Mozy is an online data backup service that serves businesses and consumers. Since EMC owns Mozy and is majority owner of VMware, the deal involves related organizations. But the companies say the change will help VMware boost its cloud offerings.
“We believe that, by being directly engaged with the delivery of such a service, VMware will further ramp our own cloud-related learning and accelerate new IP, scale, and capabilities into the products that we provide to our customers and public cloud partners,” Steve Herrod, CTO for VMware, wrote in a blog post about the deal.
He praised Mozy’s back-end systems, saying the company has built a scalable, fail-safe way of building out secure, automated data centers. He said he’s excited about “some of the core data-handling technologies developed by the Mozy team.”
VMware hopes that in offering the Mozy service it will gain more access to small and medium-size business customers.
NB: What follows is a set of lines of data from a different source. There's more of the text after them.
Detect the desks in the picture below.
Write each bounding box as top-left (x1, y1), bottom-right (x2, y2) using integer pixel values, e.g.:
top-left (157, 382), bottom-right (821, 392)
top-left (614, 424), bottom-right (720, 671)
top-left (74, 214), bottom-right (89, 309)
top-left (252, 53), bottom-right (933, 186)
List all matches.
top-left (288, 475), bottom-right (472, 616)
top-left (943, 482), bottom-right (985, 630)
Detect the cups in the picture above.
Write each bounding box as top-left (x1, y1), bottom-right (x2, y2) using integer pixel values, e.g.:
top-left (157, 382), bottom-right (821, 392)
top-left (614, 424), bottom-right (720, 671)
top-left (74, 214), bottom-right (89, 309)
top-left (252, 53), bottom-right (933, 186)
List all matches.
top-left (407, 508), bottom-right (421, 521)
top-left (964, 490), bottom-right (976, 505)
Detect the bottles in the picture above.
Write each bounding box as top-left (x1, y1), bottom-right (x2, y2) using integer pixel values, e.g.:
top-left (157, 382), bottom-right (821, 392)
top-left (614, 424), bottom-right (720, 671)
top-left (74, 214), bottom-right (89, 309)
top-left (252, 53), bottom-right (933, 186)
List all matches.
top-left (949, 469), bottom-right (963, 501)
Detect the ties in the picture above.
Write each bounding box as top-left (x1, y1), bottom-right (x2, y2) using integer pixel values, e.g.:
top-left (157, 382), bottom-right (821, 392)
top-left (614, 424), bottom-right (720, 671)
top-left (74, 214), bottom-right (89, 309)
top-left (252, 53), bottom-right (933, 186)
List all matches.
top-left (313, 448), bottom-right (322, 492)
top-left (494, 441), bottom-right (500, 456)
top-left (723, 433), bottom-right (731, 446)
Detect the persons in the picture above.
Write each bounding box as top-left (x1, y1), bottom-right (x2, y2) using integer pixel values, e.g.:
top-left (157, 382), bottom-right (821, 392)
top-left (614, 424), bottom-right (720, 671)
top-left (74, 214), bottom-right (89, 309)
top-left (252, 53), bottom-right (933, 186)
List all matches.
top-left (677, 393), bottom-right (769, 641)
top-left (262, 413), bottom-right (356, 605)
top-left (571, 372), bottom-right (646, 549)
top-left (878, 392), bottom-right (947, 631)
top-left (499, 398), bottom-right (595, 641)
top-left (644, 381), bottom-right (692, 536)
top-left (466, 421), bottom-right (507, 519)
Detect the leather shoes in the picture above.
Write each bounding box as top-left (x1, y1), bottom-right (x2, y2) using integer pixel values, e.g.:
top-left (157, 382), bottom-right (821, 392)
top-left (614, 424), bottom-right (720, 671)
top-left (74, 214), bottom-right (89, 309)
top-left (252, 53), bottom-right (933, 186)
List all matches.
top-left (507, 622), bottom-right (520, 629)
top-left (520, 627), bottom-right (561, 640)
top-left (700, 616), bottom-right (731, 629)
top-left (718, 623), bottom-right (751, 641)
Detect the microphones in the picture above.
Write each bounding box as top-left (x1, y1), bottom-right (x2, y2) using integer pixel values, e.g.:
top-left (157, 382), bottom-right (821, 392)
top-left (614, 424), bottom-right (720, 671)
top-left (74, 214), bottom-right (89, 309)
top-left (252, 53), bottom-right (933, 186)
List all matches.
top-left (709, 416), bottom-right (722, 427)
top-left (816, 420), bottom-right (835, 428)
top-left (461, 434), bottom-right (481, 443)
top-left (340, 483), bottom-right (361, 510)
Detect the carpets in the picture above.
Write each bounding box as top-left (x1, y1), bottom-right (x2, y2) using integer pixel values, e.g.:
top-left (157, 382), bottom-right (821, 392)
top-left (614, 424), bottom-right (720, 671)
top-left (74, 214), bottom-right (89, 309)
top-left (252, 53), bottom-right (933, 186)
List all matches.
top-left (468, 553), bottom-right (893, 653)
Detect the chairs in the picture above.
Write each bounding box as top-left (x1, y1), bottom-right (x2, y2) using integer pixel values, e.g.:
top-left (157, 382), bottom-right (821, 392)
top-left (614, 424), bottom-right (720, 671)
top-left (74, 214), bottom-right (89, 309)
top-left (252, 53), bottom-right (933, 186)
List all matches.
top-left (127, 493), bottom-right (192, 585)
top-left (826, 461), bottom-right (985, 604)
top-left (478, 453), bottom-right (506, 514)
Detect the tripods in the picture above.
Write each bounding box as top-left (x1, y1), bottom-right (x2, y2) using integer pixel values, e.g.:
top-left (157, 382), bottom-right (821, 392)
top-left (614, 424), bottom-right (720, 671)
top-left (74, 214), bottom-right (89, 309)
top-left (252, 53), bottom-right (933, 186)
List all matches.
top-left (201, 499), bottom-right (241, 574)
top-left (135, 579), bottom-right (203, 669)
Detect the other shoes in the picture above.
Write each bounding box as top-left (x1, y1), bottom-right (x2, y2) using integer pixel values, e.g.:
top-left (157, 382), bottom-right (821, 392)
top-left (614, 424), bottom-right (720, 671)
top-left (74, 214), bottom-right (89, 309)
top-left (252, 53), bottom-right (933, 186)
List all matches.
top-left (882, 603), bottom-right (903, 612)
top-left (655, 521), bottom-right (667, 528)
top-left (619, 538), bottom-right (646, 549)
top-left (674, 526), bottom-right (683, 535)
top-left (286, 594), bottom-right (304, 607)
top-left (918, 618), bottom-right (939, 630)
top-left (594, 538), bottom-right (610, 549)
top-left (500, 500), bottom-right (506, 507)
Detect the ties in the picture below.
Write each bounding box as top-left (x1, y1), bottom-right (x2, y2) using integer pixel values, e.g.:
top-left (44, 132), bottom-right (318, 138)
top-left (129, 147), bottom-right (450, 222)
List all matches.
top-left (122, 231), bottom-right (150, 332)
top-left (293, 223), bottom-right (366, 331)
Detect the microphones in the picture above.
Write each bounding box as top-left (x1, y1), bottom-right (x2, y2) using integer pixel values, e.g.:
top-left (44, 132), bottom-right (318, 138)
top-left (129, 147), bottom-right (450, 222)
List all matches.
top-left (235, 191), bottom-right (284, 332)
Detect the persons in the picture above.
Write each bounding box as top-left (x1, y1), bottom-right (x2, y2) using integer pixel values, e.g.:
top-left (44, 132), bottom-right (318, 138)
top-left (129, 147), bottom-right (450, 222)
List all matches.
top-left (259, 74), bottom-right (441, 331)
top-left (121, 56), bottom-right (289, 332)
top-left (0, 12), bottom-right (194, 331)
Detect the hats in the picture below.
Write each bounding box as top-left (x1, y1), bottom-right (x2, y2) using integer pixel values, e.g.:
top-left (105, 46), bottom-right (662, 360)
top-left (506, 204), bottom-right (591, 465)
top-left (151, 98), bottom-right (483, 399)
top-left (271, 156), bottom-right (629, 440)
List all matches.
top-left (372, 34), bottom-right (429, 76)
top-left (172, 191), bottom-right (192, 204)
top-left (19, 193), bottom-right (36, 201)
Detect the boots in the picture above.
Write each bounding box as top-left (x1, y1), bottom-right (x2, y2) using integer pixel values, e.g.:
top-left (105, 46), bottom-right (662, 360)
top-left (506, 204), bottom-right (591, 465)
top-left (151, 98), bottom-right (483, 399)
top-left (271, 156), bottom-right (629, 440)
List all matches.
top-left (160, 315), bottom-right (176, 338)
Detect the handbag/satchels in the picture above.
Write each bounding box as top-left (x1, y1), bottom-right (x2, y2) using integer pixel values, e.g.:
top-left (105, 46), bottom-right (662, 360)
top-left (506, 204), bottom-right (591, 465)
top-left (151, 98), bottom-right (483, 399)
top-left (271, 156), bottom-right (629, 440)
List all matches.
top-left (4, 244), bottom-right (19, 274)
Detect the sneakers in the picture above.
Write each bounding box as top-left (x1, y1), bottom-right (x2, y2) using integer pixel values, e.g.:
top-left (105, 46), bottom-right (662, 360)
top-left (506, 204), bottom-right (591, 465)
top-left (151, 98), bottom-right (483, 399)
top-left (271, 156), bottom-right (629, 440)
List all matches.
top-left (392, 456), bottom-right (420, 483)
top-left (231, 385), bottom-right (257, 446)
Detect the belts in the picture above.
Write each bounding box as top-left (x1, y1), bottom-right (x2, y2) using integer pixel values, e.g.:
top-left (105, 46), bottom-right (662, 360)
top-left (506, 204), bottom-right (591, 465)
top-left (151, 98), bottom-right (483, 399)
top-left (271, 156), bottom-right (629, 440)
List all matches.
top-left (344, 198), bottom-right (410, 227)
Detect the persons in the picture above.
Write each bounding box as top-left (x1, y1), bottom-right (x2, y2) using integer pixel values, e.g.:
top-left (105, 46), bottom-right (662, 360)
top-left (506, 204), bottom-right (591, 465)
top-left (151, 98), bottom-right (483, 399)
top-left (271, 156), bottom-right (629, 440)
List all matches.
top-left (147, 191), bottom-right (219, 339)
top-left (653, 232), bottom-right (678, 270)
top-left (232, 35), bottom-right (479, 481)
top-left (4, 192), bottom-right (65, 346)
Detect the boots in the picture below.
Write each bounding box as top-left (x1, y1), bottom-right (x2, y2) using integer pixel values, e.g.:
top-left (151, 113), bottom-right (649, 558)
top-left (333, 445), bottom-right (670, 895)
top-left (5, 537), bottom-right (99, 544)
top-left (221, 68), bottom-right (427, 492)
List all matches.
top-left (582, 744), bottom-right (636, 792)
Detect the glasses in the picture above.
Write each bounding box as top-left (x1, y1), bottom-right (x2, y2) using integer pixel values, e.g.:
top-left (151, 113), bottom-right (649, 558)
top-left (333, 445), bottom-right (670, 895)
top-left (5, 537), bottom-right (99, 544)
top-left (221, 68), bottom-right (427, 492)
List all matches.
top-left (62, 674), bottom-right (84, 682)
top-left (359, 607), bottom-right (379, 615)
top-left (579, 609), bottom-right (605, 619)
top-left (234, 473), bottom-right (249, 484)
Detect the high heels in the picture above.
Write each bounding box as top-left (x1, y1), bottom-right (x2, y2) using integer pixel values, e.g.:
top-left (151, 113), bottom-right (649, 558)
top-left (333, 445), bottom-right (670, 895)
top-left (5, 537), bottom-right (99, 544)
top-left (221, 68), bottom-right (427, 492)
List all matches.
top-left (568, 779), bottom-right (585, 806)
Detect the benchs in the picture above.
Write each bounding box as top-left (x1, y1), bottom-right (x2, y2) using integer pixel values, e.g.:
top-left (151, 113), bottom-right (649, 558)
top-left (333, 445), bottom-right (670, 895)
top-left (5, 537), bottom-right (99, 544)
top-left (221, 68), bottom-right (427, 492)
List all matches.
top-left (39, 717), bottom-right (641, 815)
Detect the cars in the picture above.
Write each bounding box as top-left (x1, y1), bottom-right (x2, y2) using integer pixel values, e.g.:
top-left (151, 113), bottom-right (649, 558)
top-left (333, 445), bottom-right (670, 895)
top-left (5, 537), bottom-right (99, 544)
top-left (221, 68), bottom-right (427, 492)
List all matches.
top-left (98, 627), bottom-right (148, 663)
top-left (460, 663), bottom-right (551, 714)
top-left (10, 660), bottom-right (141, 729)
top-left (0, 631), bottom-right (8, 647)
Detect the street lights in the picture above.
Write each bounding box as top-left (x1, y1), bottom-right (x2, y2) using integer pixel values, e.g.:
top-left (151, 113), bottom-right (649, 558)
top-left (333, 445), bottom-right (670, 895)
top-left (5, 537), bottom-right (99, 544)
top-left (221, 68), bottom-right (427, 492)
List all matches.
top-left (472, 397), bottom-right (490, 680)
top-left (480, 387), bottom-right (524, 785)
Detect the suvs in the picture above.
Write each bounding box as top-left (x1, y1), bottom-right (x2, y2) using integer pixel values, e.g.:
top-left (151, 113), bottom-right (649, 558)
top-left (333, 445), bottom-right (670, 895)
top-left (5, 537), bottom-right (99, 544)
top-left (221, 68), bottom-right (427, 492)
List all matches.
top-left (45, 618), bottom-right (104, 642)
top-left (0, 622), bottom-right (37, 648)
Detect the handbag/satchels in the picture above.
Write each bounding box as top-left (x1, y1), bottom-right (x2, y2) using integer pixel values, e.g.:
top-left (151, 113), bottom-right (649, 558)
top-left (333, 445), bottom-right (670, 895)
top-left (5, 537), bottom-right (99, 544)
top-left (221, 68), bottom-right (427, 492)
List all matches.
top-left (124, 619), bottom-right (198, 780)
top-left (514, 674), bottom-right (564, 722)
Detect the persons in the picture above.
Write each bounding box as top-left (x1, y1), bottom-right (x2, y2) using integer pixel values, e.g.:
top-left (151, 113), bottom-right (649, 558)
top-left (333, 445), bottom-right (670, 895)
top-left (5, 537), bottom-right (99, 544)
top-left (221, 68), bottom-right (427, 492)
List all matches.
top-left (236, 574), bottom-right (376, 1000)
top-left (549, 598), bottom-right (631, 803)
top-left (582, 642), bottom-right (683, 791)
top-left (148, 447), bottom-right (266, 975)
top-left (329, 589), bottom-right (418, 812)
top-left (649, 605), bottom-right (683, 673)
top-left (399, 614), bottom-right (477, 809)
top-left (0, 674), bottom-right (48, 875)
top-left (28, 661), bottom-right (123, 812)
The majority of VMware’s new customers over the past year came from the SMB community, Herrod wrote. “It’s clear that organizations of this size (with little or no IT staff) are moving even more rapidly to adopt IT services via the public cloud,” he wrote.
The companies appear focused on the business services from Mozy. “VMware and Mozy share a vision for how cloud computing will transform IT and help businesses achieve greater agility. By joining forces, we believe we can accelerate the development of offerings that businesses are looking for,” Charlotte Yarkoni, Mozy’s chief operating officer, wrote in a blog post.
VMware plans to handle the operation of the Mozy service without causing any interruptions to it, Herrod said.
The company has made at least one other move toward offering cloud services to customers. It is working with Salesforce.com to build a cloud service that will host Java applications.